Quantam Microphone

New Discoveries

Scientist were not capable of measuring photons states in engineered structures until Standford physicits were
able to create a "quantam microphone". It can be used to measured individual particales of sound called phonons.
"Sound has this granularity that we don't normally experience. Sound, at the quantum level, crackles." Safavi-Naeini
said. The microphone can control sound instead of light to create smaller and better working quatum computers.
Amir Safavi-Naeini, an assistant proffesor at standford, said, "We expect this device to allow new types of quantum
sensors, transducers and storage devices for future quantum machines."

Quantam Microphone and Phonons

Phonos were first mentioned by Albert Einstein in 1907. Phonos are concentrations of vibration energy created by restless atoms.
Theses phonos, also known as quanta, are visible by sound or heat, based on their frequencies. Phonon's vibrational energies are kept
to certain values, which means they are quantized. To measure these phonos, scientists developed the quantam microphone. Before the
microhpone existed, phonon states in engineered sturctures could not be measured because of the massive gap of energy between the two
states. "One phonon corresponds to an energy ten trillion trillion times smaller than the energy required to keep a lightbulb on for one second,"
said Patricio Arrangoiz-Arriola. Unlike an ordinary microphone which measures sound by using an internal membrane that moves when sound waves
come in. The movement of the membrane is then made into a voltage. This method doesn't work with phonons because wihtout changing a quantam
object's posistion, it can't be found. Instead, the quantam microphone measures Fock states, which allows the phonons in sound waves to be measured.
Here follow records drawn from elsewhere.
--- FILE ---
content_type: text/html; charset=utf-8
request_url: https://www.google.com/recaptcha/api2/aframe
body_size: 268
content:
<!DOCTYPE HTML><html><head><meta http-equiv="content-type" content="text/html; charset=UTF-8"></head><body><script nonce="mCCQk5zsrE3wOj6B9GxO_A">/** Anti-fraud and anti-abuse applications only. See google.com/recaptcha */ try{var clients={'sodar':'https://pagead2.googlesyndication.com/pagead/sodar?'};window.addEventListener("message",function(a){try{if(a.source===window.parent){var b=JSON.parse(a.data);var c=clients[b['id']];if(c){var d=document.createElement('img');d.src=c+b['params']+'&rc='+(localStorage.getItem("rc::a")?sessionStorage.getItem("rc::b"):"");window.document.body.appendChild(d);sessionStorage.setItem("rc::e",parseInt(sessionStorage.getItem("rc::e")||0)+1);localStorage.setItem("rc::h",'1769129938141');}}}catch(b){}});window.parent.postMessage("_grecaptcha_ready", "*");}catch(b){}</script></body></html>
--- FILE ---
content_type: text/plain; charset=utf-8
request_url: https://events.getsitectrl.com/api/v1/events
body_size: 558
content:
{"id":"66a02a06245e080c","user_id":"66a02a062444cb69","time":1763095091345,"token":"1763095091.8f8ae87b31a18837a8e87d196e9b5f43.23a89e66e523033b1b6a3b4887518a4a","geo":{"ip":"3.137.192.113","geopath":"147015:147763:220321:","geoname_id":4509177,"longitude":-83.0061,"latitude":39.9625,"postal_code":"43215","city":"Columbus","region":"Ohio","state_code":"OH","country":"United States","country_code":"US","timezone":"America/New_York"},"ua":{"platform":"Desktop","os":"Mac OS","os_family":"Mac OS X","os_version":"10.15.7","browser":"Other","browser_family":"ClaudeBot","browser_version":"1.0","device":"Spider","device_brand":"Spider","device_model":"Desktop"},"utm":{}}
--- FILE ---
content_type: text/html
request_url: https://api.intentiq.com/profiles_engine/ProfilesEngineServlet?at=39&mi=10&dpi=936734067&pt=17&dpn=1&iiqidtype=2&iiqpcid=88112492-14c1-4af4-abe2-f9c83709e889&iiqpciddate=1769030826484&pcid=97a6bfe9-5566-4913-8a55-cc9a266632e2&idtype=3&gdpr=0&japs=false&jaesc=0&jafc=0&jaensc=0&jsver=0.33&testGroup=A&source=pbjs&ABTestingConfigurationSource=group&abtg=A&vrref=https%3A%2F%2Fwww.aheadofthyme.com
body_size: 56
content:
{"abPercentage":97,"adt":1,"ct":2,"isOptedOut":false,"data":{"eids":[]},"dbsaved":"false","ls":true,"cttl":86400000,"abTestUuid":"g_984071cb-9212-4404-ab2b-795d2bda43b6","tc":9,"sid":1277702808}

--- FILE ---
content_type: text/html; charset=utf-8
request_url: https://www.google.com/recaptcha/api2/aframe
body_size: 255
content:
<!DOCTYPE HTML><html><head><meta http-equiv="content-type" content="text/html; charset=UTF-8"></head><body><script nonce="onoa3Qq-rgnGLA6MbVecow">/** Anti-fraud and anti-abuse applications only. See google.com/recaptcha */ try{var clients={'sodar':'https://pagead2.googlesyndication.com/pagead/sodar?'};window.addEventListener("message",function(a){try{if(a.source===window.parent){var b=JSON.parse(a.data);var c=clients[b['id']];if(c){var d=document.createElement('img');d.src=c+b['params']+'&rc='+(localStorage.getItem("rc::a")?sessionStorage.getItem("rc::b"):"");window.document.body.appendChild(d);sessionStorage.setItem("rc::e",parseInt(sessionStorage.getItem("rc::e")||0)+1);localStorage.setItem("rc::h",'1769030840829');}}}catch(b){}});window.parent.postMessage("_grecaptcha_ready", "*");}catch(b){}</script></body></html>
The quantum microphone consists of multiple supercooled nanomechanical resonators, which can only be viewed through an electron microscope. Connected to the resonators is a superconduction circuit that holds elctron couples that flow freely without opposition. The circuit creates a quantam bit, also known as a quibit, which can live in two states at once and has a natrual frequency that can be measured electronically. The resonators vibrate and create phonons different states. "The resonators are formed from periodic structures that act like mirrors for sound. By introducing a defect into these artificial lattices, we can trap the phonons in the middle of the structures," said Arrangoiz-Arriola. The phonons make mechanical motions by moving around. The mechanical motions are then transported to the quibit. "The qubit's sensitivity to displacement is especially strong when the frequencies of the qubit and the resonators are nearly the same," said Alex Wollack. To fix this, the researchers dutuned the system to make the qubit and resonators shake at different frequencies, triggering a quantam intercation, also known as a dispersive interaction. By recording the qubit's change in tunes, researchers were able to find the quantized energy levels of the resonators.